## Start TEXT PROVIDED
Alexander Widiker
- Born: Alexander Widiker 27 April 1982 (age 44) Kustanay, Kazakh SSR, Soviet Union
- Height: 1.72 m (5 ft 7+1⁄2 in)
- Weight: 110 kg (17 st 5 lb; 243 lb)

Rugby union career
- Position: Prop

Amateur team(s)
- Years: Team / Apps / (Points)
- TB Rohrbach
- –: SC Neuenheim

Senior career
- Years: Team / Apps / (Points)
- 2006–2010: RC Orléans / 65 / (35)
- 2010–: Heidelberger RK / 33 / (45)

International career
- Years: Team / Apps / (Points)
- 2000–2015: Germany / 59

= Alexander Widiker =

German rugby union player

Alexander Widiker (born 27 April 1982) is a German international rugby union player, playing for Heidelberger RK in the Rugby-Bundesliga and, formerly, the German national rugby union team.

Widiker played in the 2011 and 2012 German championship final for Heidelberger RK, which the club both won, with Widiker scoring a try in the 2011 game.

Widiker is one of the few German players who has successfully played abroad. From 2006 to 2010, he played for the RC Orléans in the Fédérale 1, alongside two other German internationals, the brothers Matthieu and Guillaume Franke. In his last season with RCO he was also the team's captain.

==Biography==
Widiker was born 27 April 1982 in Kustanay, Soviet Union (present day Kostanay, Kazakhstan), as one of three children, as an ethnic German. His parents, Friedrich and Emilia Widiker, are of Volga German descent. Widiker's grandparents were forcefully removed from the former Volga German Republic to the Kazakh SSR. When Widiker was eleven years old, his family moved to Germany. Initially, the family moved to Bramsche in Lower Saxony but was then allocated accommodation in Leipzig. Eventually, the family chose to move to Wiesloch, near Heidelberg.
## End TEXT PROVIDED
| REQUIRED TASKS |
[1] Summarize the article on Alexander Widiker in two sentences.
[2] Output a passage of the article on Alexander Widiker word for word: begin at the words "International career" and stop after "the team's captain.".
None of the work requires the records.
## Start GIVEN INFORMATION
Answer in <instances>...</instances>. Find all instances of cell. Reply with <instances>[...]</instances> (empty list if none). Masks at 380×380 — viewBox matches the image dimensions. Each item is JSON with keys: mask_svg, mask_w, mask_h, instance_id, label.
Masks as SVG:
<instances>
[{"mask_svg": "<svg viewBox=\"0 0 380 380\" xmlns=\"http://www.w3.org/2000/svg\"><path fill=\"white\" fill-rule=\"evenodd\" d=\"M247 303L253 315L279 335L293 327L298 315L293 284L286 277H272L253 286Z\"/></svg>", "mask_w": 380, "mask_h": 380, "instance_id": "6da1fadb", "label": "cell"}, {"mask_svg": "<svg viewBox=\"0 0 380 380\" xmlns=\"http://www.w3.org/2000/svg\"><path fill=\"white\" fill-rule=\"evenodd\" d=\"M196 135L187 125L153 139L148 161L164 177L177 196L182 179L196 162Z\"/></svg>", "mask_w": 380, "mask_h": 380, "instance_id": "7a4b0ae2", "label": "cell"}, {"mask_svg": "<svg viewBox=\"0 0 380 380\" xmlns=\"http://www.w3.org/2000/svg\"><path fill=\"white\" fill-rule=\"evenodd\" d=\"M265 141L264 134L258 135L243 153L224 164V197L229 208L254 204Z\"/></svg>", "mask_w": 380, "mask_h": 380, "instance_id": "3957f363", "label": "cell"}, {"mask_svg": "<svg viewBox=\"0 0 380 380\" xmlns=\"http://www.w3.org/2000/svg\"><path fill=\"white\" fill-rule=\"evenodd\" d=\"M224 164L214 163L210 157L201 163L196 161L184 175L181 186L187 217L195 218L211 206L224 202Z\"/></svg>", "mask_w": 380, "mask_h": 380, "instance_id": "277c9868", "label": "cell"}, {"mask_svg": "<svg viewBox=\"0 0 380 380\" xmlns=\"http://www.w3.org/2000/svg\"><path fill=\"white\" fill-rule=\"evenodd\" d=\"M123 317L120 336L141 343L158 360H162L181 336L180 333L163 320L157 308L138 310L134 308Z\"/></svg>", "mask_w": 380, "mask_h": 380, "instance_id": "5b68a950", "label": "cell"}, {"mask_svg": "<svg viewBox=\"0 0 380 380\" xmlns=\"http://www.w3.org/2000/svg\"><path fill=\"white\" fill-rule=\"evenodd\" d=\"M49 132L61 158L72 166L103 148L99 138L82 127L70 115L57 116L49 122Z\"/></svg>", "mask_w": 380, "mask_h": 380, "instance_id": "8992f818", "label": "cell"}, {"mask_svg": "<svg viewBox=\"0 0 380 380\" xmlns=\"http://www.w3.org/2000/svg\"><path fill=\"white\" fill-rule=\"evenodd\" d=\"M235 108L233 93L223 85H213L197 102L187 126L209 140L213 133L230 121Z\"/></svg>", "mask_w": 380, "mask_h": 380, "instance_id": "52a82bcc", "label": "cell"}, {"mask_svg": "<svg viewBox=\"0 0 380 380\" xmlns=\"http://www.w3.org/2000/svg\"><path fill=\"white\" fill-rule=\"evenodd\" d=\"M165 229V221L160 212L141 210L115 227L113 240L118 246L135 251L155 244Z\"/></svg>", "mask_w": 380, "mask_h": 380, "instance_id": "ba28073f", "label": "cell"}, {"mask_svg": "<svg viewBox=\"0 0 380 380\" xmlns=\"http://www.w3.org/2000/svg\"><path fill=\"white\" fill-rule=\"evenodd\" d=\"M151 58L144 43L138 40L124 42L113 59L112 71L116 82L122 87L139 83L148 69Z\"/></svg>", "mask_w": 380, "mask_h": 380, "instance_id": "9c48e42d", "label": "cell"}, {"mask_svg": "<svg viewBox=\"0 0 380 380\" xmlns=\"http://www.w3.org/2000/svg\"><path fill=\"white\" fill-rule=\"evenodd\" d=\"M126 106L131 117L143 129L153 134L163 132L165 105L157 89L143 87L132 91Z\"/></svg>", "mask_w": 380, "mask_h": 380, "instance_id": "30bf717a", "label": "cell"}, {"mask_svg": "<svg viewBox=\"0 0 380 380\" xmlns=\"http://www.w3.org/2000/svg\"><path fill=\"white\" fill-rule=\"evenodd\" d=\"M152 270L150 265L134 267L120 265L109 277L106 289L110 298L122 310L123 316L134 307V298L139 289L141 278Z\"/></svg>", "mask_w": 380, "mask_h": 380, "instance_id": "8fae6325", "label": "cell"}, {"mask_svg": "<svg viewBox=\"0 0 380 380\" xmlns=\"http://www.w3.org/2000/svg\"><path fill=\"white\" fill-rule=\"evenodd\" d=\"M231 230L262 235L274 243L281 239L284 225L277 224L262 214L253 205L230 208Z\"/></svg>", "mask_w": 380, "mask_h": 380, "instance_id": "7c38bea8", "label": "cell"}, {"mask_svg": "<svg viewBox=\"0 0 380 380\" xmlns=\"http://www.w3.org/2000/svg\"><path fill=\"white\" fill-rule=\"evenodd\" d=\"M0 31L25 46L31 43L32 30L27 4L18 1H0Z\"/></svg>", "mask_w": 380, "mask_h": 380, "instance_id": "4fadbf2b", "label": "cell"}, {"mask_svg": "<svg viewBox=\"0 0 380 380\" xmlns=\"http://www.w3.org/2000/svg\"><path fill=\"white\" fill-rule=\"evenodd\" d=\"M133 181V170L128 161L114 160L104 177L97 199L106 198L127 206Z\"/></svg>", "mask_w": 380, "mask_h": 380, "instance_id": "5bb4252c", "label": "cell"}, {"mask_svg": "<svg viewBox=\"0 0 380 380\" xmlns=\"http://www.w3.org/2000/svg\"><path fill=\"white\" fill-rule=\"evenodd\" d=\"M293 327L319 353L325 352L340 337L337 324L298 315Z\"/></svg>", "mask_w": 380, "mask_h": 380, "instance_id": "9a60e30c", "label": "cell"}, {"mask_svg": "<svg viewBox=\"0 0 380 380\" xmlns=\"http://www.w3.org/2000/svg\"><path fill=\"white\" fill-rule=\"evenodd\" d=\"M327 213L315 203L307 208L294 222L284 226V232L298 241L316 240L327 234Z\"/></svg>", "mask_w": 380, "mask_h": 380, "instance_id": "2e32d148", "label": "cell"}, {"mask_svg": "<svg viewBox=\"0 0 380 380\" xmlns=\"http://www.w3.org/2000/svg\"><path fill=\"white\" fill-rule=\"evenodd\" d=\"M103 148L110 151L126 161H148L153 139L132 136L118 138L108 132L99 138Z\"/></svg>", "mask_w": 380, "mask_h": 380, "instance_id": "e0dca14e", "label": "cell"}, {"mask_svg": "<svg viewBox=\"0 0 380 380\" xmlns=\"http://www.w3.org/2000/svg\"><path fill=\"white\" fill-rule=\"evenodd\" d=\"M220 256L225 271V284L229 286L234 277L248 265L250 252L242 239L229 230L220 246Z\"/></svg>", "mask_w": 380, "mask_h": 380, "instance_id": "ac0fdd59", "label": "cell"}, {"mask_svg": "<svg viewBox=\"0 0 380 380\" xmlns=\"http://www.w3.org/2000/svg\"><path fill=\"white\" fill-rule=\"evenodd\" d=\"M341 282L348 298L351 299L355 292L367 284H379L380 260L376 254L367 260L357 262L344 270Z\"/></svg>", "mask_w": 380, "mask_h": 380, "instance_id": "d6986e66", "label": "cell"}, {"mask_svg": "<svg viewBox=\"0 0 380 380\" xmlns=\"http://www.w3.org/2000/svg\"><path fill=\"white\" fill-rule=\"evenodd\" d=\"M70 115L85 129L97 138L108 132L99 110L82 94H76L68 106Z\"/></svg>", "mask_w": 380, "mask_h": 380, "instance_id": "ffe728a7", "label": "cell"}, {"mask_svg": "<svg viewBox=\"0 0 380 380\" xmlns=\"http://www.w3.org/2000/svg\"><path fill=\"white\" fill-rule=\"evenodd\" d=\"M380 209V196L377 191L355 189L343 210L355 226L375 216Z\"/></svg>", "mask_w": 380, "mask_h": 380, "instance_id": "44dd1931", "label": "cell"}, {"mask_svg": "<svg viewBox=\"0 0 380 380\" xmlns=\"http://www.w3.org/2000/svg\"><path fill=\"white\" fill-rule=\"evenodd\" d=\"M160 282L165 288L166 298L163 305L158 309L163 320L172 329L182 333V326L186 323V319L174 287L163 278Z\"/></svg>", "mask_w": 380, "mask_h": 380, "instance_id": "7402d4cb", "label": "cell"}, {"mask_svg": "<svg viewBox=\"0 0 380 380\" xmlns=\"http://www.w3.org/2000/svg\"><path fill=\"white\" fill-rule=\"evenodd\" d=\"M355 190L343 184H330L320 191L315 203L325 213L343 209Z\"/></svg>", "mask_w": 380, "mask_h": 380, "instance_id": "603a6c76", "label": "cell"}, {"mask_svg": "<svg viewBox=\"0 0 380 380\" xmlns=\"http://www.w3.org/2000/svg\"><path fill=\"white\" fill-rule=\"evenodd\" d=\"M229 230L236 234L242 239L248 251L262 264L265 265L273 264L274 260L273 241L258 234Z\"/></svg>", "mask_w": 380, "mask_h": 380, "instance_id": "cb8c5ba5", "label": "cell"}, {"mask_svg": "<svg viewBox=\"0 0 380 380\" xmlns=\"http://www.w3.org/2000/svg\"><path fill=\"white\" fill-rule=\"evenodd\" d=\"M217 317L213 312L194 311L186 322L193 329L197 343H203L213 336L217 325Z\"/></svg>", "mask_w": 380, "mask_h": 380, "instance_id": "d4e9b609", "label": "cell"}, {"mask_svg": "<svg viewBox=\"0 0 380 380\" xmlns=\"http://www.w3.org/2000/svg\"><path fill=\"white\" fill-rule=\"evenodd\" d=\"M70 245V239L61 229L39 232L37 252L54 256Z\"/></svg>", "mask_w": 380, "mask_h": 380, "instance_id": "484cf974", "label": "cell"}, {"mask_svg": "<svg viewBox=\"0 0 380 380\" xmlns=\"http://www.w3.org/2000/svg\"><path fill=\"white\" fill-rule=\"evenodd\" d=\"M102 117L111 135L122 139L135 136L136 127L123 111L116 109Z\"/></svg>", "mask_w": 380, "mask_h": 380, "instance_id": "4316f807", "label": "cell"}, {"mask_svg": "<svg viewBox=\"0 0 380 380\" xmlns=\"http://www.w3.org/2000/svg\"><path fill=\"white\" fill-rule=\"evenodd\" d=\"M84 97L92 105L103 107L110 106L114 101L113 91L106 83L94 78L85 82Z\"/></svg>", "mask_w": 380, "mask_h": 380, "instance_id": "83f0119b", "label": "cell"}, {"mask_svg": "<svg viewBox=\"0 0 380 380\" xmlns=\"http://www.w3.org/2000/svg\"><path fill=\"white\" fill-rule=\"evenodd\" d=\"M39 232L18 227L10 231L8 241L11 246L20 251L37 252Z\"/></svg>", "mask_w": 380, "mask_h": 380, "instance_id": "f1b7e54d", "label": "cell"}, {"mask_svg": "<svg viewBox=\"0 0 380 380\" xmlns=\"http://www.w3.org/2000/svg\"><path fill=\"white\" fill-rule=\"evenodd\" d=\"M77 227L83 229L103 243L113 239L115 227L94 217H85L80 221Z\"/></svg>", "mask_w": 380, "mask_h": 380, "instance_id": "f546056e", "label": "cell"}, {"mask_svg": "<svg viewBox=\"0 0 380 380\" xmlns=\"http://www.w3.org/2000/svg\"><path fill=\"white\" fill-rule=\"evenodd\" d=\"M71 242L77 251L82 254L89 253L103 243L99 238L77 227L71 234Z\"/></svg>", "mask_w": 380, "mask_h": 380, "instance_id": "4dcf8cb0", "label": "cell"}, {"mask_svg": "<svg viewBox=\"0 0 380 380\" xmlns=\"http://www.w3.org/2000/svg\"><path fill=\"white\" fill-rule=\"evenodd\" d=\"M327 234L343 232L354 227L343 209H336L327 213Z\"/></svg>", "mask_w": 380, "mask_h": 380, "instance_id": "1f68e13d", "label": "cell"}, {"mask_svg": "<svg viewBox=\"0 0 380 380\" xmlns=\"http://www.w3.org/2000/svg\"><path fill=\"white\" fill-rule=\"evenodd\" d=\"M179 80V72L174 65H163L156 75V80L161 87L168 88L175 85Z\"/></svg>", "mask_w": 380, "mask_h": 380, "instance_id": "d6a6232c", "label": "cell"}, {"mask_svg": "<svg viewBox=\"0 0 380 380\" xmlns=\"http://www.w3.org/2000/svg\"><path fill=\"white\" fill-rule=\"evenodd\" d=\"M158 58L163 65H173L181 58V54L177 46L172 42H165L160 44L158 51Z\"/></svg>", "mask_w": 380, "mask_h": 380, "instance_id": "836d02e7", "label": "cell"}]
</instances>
## End GIVEN INFORMATION
| WORKED SOLUTIONS |
[1] Alexander Widiker, born 27 April 1982 in Kustanay in the Soviet Union to an ethnic German family of Volga German descent, moved to Germany at age eleven and became a German international rugby union player who plays prop for Heidelberger RK. He played for RC Orléans in the Fédérale 1 from 2006 to 2010, captaining the team in his last season, and won the 2011 and 2012 German championship finals with Heidelberger RK.

[2]
International career
- Years: Team / Apps / (Points)
- 2000–2015: Germany / 59

= Alexander Widiker =

German rugby union player

Alexander Widiker (born 27 April 1982) is a German international rugby union player, playing for Heidelberger RK in the Rugby-Bundesliga and, formerly, the German national rugby union team.

Widiker played in the 2011 and 2012 German championship final for Heidelberger RK, which the club both won, with Widiker scoring a try in the 2011 game.

Widiker is one of the few German players who has successfully played abroad. From 2006 to 2010, he played for the RC Orléans in the Fédérale 1, alongside two other German internationals, the brothers Matthieu and Guillaume Franke. In his last season with RCO he was also the team's captain.